If there’s anything that Haystack Creamery in Longmont, Colo. knows how to do (besides making delicious cheese), it’s how to work with what they’ve got.
“We’ve had to get really creative working with spaces over the years,” John Scaggs, Director of Sales and Marketing, says. “The cheese room itself is pretty funky.”
According to Scaggs, Haystack Creamery purchased a vat from Sid Cook of Carr Valley back in the 90’s that they continue to use for cheesemaking. They also bought an old spice grinder at a coffee repair shop in Denver. “That’s what we use to grind herbs for chèvre,” Scaggs explains. “It gives the herbs a bright, clean flavor … and saves us money.”
The source of their milk, too, may come as a surprise. The milk is produced by goats, but processed by inmates at Colorado Correctional Industries, or CCI. Back when Haystack Creamery began in 1989, they searched for a milk producer.
“Colorado doesn’t have the dairy culture that the Northeast does,” Scaggs says. “We had a few small farms that we worked with, but then we heard the CCI had a dairy farm.” Haystack’s founder Jim Schott sold his herd of goats to CCI and worked hand-in-hand with them in developing a parlor and pens. According to Scaggs, CCI and its inmates are a separate entity from Haystack.
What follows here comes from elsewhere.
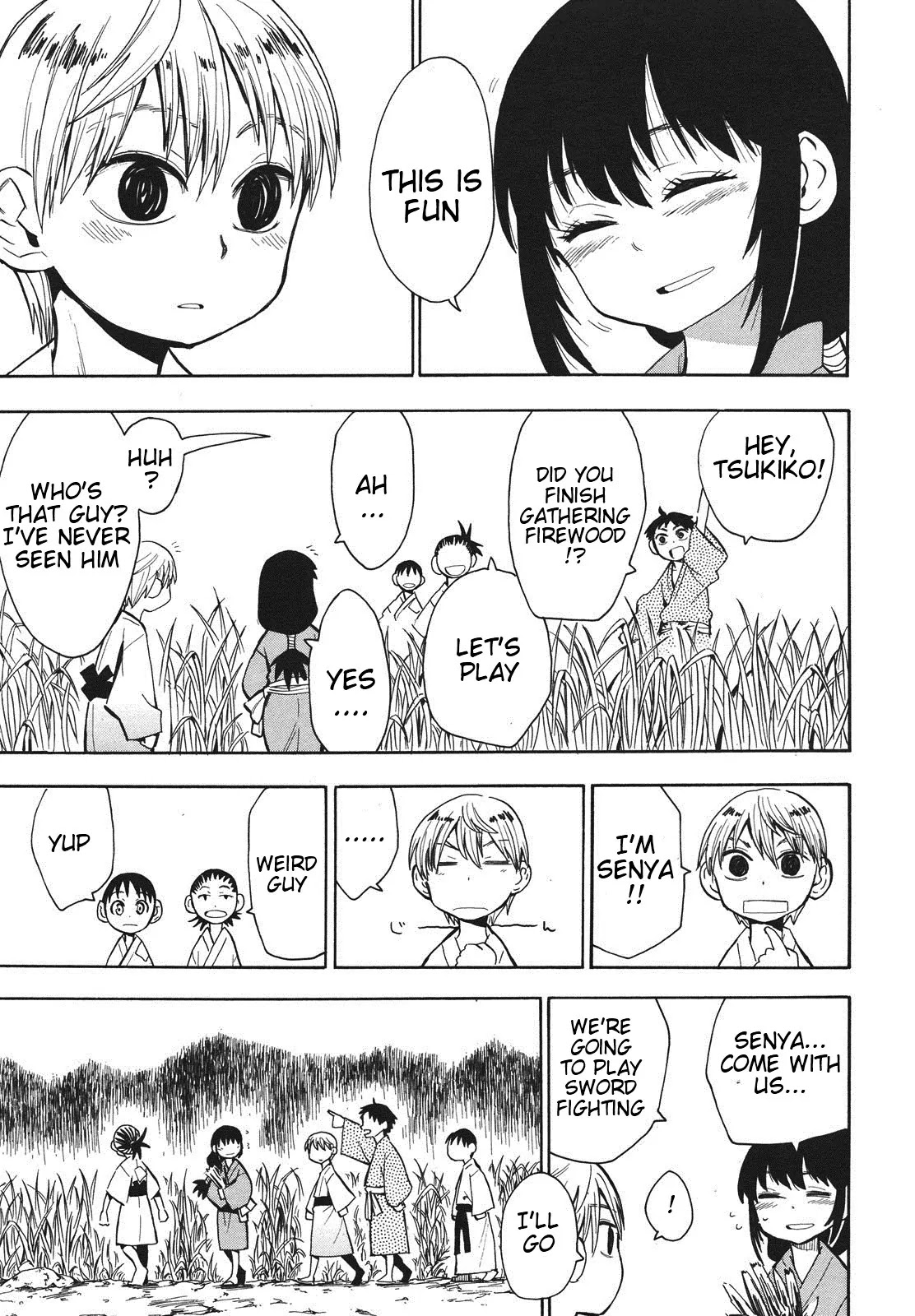 Sengoku Youko Chapter 36 page 17 - Chapter 36: The Night Parade of One Thousand Demons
“They produce high-quality milk consistently,” Scaggs says of CCI. He adds that though many of the inmates pursue a career in agriculture after their release, the majority of them become involved in an industry that is tangentially related to dairy, such as refrigeration or electric. The program gives them a new skill-set through hands-on experience. Many of the prisoners become deeply involved in the dairy industry while completing the program.
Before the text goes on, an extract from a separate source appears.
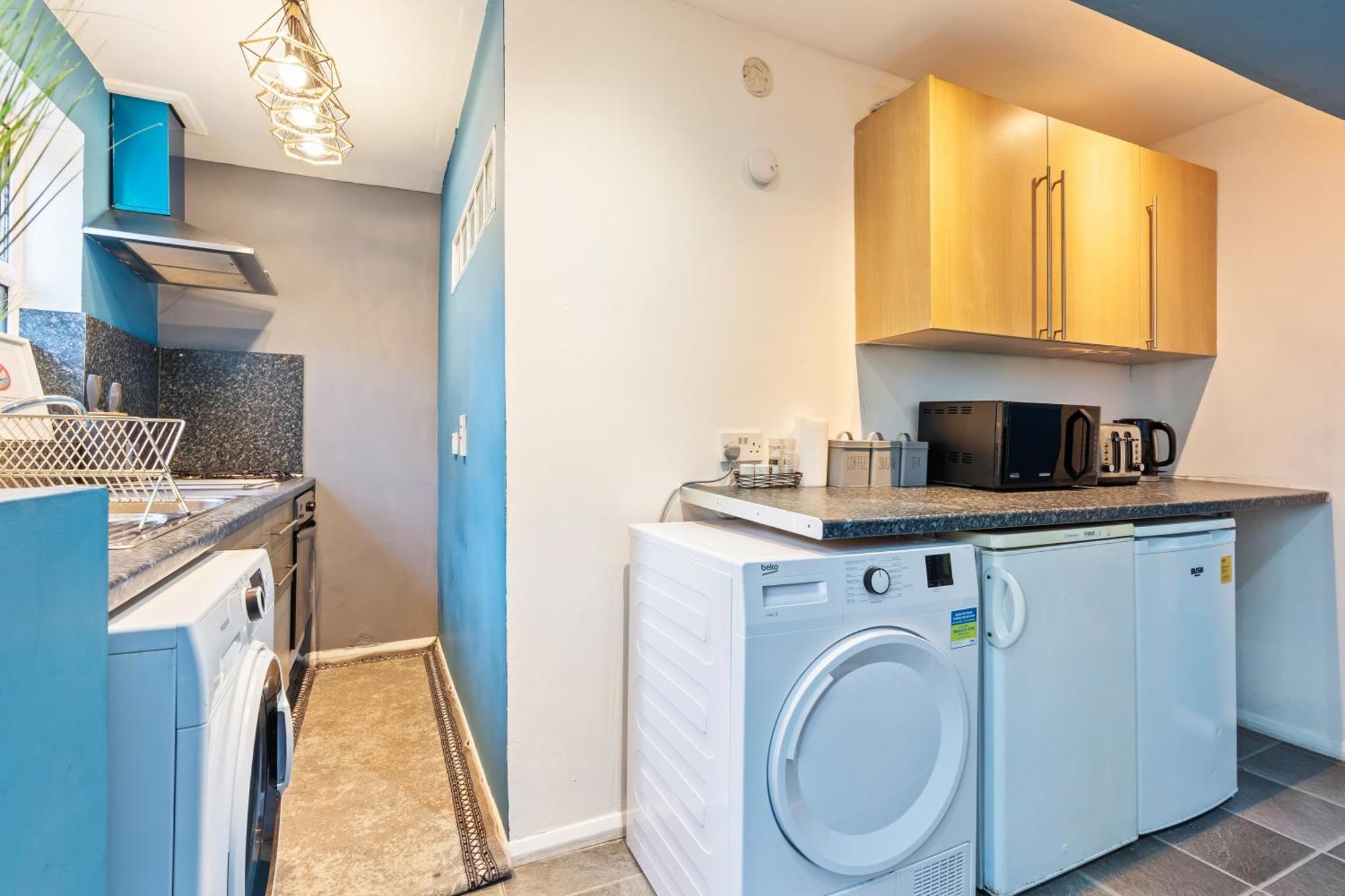Impeccable 4-Bed House In Brixton London Villa Eksteriør billede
“I took the whole staff to CCI’s birthing pen and nursery and hung around there for two hours with the inmates,” Scaggs says, “They were going on and on about goats and I could see their faces lighting up. If that’s where I have to go to prison, you can lock me up and throw away the key.”
Haystack Creamery not only engages prisoners to become involved with dairy culture, but the entire surrounding community. Located in downtown Longmont and nestled between the Rocky Mountains, Haystack is known for a deep involvement with local farmers’ markets. “Farmers’ markets are the lifeblood of our company,” Scaggs explains, adding that that Jim Schott sold Haystack’s first cheese at the Boulder County Farmer’s Market back in 1991.
Not much has changed in terms of Haystack’s commitment to local farmers’ markets, but there has been a massive amount of growth in terms of Haystack’s distribution, production, and variety of cheeses. In 1989, there were five goats on Jim Schott’s five-acre farm, and Haystack was producing fresh, creamy, and simple chèvre. In 2003, Haystack outgrew their facility and purchased a 2500-square-foot creamery that they expanded upon in 2005. Head cheesemaker Jackie Chang experimented with different cheeses, first with herb-coated chevres, then with aged raw-milk cheeses (such as Snowdrop and Haystack Peak), aged washed rind cheeses (such as Red Cloud), a mixed goat and cow’s milk cheese, and a cow’s milk alpine-style cheese, among others.
“We’ve been trying to find new ways to keep our cheese room busy and developed some amazing cheeses in the process,” Scaggs says, adding that his personal favorite is the Wall Street Gold, named after a Boulder mine that was the source of gold in the late 1880s. Like the gold found there, this cheese has a beautiful golden color.